--- Extract provided Enclosed Below ---
Man, I think I remember that kilt effect now that you mention it. Ugh. Kirby always was going for this space age, hippie, neoclassical look with these sorts of characters. Remember the Celestials? And a lot of the Inhumans looked like gay elven Canned Heat roadies.

I think that deserves a no-prize.

But yeah, he built this big spaceship, and can give people powers by zapping them. I think he can make himself some clothes that can do that. Now, why he would care to do that is another story.

(I might add that I’m really enjoying reading the serious art discussion mixed in with this little sideline)

And I’m really enjoying reading the serious comic art discussion.

I hate the Inhumans… There’s something about that giant teleporting dog that just turns me off. His 3rd World costuming isn’t much better, but Apokalips is pretty damn cool. His weird “cosmic” stuff is at least consistent. He created a look that somehow works, despite really bordering on corny. So far as Galactus and the kilt, I think he was going for some sort of Aztec meets Sumeria meets techno-futuristic. But yeah, the hippies ate it up!

It should be about anything but nothing. And poetry typically IS about something. It’s not just words thrown together because they sound nice, with no regard for meaning–it’s an excercise in language.

Look, I’m not saying that all modern art, or even all nonrepresentational art, is bad art. But I am saying that much of it is bad art, and that we place a lot more value on the lot of it than it deserves.
--- End of Enclosed Extract provided ---
--- Input data Enclosed Below ---
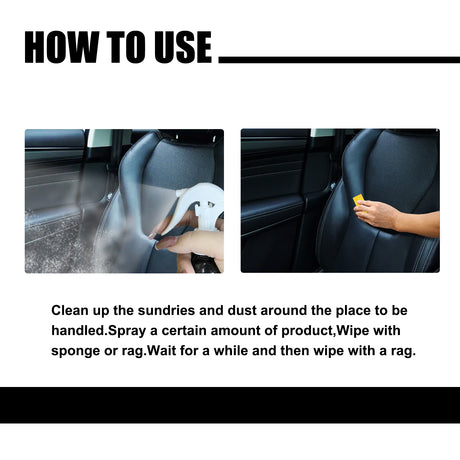 HOW TO USE

Clean up the sundries and dust around the place to be handled.Spray a certain amount of product,Wipe with sponge or rag.Wait for a while and then wipe with a rag.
--- End of Enclosed Input data ---
Task requirements —
#1 In the comic art discussion, what mix did one commenter think Kirby was going for with Galactus and the kilt?
#2 Translate this sentence from the comic art discussion into Spanish: "He created a look that somehow works, despite really bordering on corny."
#3 Write what comes next in the comic art discussion, starting after its final sentence.

Answers for this exercise —
#1 Aztec meets Sumeria meets techno-futuristic.

#2 Creó un estilo que de algún modo funciona, a pesar de rozar de verdad lo cursi.

#3
Why do I find Mondrian and Pollock beautiful? Because they’re beautifully composed and use color well. Does a painting need to be anything more than beautiful?

That’s a good question. It hearkens back to our “what is art” conversation. But I still believe that art and beauty, while often found together, are not synonymous. A sunset is not art. A flower is not art. Art is communication, a visual language even as poetry is a verbal one. Modernists exchanged the immense content of the world for a few geometric forms and splatters, believing that painting is about painting. Painting is about the world. Poetry is about the world, literature is about the world, and philosophy is about the world. Painting that is about painting becomes instantly irrelevant, and for the vast majority of people today, that is exactly what the contemporary art world has become.

Pollock, for what it’s worth, did not do “composition.” His gig was “action painting,” random splatters and smudges of paint on canvas, the less planned and guided, the better. Composition is not a product of accident–it requires that one compose. Any composition that you see in his action paintings is a product of your imagination, not his–it’s the artistic equivalent of a Rorschach ink blot or a form that you see in a cloud.

And that’s the big problem with modern art–people have learned to read much more into it than is actually there, and have been told by the artistic elite for the past century that they should attribute this to greatness. But communication without meaning is just noise. What interesting composition, what meaningful use of color, do you attribute to the following famous paintings?:

Any one of these could have as easily been made by a five-year old child, with as much skill and purpose. Is this really the future of visual communication? Gibberish? What if I told you that one of these paintings recently sold at auction for $40 million, whereas this work by Bouguereau rarely fetch even 1% of that price?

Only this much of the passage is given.